(ITUNES OR Listen Here)
We are bringing you pearls from conferences we attend including SMACC (#smaccUS). The plenary, facilitated by the brilliant Dr. Victoria Brazil, focused on the impaired provider. At SMACC we’ve heard time and time again – we are fallible, we make mistakes.
Dying – Dr. Ashley Shreves
- What often presume what our patients want without asking them. When dying patients are asked what they want, it comes down to dignity. 1) Being clean 2) Naming a decision maker and then other top priorities essentially come down to healthcare providers listening [Steinhauser et al]

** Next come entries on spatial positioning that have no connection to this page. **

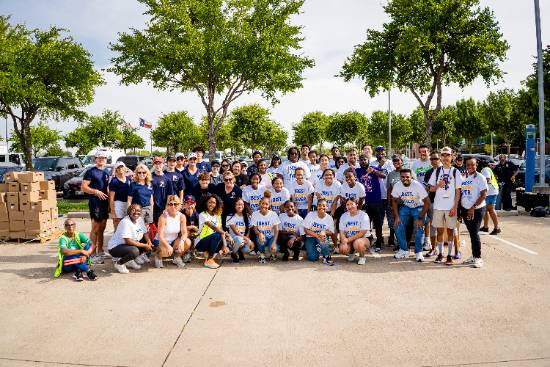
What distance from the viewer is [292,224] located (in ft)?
26.1

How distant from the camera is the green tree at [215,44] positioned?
18938 millimetres

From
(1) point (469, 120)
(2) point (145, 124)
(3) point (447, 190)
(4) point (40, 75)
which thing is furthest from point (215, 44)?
(1) point (469, 120)

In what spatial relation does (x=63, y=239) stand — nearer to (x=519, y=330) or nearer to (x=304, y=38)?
(x=519, y=330)

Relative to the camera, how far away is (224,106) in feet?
74.1

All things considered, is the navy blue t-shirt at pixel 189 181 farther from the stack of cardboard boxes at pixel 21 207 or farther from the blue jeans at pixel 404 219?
the blue jeans at pixel 404 219

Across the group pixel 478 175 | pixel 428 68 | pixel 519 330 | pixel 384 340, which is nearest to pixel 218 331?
pixel 384 340

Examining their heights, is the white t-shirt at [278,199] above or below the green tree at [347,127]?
below

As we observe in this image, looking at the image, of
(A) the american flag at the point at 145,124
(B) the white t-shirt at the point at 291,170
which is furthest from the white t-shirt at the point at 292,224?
(A) the american flag at the point at 145,124

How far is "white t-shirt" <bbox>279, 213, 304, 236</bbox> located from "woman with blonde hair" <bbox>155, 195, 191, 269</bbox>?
69.9 inches

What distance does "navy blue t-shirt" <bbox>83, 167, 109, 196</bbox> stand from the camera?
7.91 m

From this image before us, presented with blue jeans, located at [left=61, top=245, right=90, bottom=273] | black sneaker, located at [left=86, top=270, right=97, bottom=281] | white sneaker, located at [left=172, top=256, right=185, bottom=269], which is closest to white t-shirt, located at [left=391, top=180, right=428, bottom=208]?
white sneaker, located at [left=172, top=256, right=185, bottom=269]

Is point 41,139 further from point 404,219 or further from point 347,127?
point 404,219

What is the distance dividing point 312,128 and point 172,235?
53.6 m

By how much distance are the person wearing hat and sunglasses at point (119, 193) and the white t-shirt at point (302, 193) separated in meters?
3.21
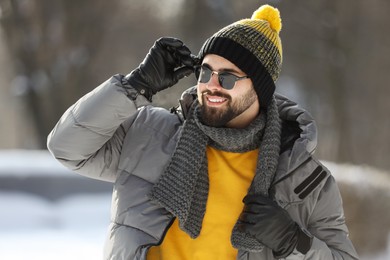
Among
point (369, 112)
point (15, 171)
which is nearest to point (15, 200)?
point (15, 171)

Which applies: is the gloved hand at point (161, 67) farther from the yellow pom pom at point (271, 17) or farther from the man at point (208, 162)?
the yellow pom pom at point (271, 17)

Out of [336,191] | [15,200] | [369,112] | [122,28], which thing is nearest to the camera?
[336,191]

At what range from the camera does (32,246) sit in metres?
6.30

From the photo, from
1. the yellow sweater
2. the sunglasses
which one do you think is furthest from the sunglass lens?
the yellow sweater

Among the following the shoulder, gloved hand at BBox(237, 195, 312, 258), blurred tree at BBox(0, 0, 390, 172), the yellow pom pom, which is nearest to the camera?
gloved hand at BBox(237, 195, 312, 258)

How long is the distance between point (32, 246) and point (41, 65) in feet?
26.6

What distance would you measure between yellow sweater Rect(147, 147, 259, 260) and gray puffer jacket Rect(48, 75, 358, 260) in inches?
3.3

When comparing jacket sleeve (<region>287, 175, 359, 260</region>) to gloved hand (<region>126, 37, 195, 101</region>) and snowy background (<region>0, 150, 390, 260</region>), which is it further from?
snowy background (<region>0, 150, 390, 260</region>)

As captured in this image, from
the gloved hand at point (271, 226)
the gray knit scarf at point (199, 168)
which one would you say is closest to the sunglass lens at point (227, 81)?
the gray knit scarf at point (199, 168)

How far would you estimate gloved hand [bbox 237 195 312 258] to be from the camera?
7.31 feet

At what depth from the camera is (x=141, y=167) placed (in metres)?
2.37

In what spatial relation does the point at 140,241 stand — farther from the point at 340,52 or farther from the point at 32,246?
the point at 340,52

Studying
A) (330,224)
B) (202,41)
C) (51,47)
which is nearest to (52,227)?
(330,224)

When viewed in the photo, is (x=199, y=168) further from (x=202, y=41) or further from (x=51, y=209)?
(x=202, y=41)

- We don’t ask patients about their code statuses appropriately. First, we often spend almost no time doing this. One study of hospitalists found that code status discussions lasted, on average, one minute. Further, that one minute was spent mostly focused on procedures [Anderson et al]
- Communicate!
Evidence Based Medicine – The consensus of these cage matches was that evidence isn’t all equal; the existence of data doesn’t necessarily mean it’s good data.
- The Randomized Control Trial (RCT) has problems – Drs. Paul Young and Simon Finfer
- Beware the Fragility Index – small effects in RCTs
- Caution with Base Rate Neglect – we jump to inappropriate conclusions. For example, pretend you have tested positive for a typically fatal disease. The test is accurate 95% of the time. Most people would conclude that there was a 95% chance they have the disease – a death sentence. Yet, one would need to know the prevalence of the disease in the general population to determine the actual likelihood that the test was correct. If the prevalence of the disease is 1 in 1000, the likelihood that you actually have the disease based on this test is <2%.
- We should read the primary literature, but we can’t read all of it. Use FOAM (judiciously) – Drs. Rory Spiegel and Ken Milne
- Due to the volume of literature, we have to make some decisions on what to read (Systematic reviews? Meta-analyses? RCTs? Case Reports?)
- Severe traumatic brain injury can cause apnea which leads to a spiral of hypoxia (and thus cell death) and hypercapnea (with cerebral vasodilation causing cerebral edema) which can result in poor neurologic outcome.
- The key? Resuscitate these patients as a hypoxic arrest. These are patients that need an airway and need oxygen.